#### PROVIDED TEXT:
-- Opening Marker --

And who could forget Giuliani’s scandalous courting of some of the worst elements in the city’s police force? It included his move, during his campaign to unseat then-Mayor David Dinkins, to address a September 1992 rally by off-duty officers that spiraled into a full-on riot.

The mostly White police — some of them wielding scurrilous, racist signs and chanting the N-word — were protesting plans by Dinkins, the city’s first Black mayor, to institute reforms to a civilian review board responsible for examining allegations of police misconduct. The melee was a low point for a candidate whose eventual mayoralty had no shortage of them.

Then, terrorists hit America.

Giuliani proved to be a capable and surprisingly empathetic leader on September 11, 2001, as well as its dark aftermath. “We’re not only going to rebuild, we’re going to come out of this stronger than we were before,” he said the night after the attack on the country. His leadership earned him a nickname that stuck — America’s mayor.

-- Closing Marker --

Dataset excerpts
-- Opening Marker --

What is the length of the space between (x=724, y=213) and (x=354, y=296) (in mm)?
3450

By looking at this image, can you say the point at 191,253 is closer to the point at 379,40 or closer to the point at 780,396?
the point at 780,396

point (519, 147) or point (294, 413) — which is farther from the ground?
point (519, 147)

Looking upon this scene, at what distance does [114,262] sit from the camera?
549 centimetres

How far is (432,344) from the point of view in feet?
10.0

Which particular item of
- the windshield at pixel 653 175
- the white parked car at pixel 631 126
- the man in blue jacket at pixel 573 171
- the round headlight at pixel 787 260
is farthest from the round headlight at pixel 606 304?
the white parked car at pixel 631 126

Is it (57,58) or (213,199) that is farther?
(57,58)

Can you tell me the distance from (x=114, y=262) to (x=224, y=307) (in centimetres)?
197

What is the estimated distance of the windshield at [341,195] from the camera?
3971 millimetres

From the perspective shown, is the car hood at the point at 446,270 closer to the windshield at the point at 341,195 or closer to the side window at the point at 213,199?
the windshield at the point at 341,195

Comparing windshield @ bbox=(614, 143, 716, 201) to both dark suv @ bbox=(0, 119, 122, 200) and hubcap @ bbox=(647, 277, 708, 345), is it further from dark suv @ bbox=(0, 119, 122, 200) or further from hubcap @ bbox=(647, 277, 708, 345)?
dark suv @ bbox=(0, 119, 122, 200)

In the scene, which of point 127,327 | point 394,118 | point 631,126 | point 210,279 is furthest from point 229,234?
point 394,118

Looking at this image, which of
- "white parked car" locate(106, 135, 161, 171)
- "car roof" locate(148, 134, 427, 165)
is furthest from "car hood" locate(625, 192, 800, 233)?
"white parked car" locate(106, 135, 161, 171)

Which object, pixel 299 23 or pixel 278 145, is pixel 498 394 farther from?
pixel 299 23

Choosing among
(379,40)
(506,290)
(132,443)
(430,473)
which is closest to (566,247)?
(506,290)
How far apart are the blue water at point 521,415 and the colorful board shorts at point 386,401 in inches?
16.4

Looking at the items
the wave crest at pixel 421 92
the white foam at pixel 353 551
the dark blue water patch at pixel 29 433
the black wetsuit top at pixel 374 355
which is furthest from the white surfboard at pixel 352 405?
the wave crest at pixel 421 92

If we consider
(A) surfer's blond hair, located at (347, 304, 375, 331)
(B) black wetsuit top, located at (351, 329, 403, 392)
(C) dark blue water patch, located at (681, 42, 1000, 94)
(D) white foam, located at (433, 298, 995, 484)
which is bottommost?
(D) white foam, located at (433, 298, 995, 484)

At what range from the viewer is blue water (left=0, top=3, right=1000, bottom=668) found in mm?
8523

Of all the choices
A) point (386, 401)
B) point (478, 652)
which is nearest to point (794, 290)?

-- Closing Marker --

#### ACTIVITIES:
1. Answer these from the Giuliani excerpt:
(a) In what month and year did the rally by off-duty officers take place?
(b) What was the civilian review board responsible for examining?
(c) What nickname did Giuliani's leadership earn him?
2. Please list each action the Giuliani excerpt attributes to the police at the September 1992 rally.
3. Carry on writing the Giuliani excerpt, starting after its final sentence.
The records are not needed for any of this work.

#### ANSWERS PROVIDED:
1.
(a) September 1992
(b) Allegations of police misconduct
(c) America's mayor

2.
- Protesting Dinkins's plans to institute reforms to a civilian review board
- Wielding scurrilous, racist signs (some of them)
- Chanting the N-word (some of them)

3.
This was not a reformed Giuliani, however. The same character who prowled the city before 9/11 itching for a fight was the same guy striding toward the attack site. But his flaws had been transmuted by tragedy into strengths.

“The self-confidence, the arrogance … all of those things were exactly what we needed in the days following the crisis,” radio personality Ron Kuby told me at the time for “Rudyland,” the documentary I co-directed with Matthew Carnahan.

Giuliani was never that good again. Days after the attacks, he floated the idea of overturning term limits to stay on as mayor. The public scoffed. Pushed from office, he began cashing in on his legacy.

He published a bestselling book, “Leadership,” full of self-serving — and roundly debunked — assertions. He founded a security firm in addition to offering legal services, with a client list that included a shadowy Qatari sheikh and Purdue Pharma, the much criticized pharmaceutical company whose highly addictive drug OxyContin is to blame for much of the current opioid drug crisis.

In 2008, Giuliani ran for the Republican presidential nomination. Joe Biden, at the time a Democratic White House hopeful, had his number. “There’s only three things he mentions in a sentence: a noun, a verb and 9/11,” Biden cracked. Giuliani dropped out of the race and returned to his first love, self-aggrandizement. He tottered around in the rubber room of right-wing media, apparently saying whatever came into his head.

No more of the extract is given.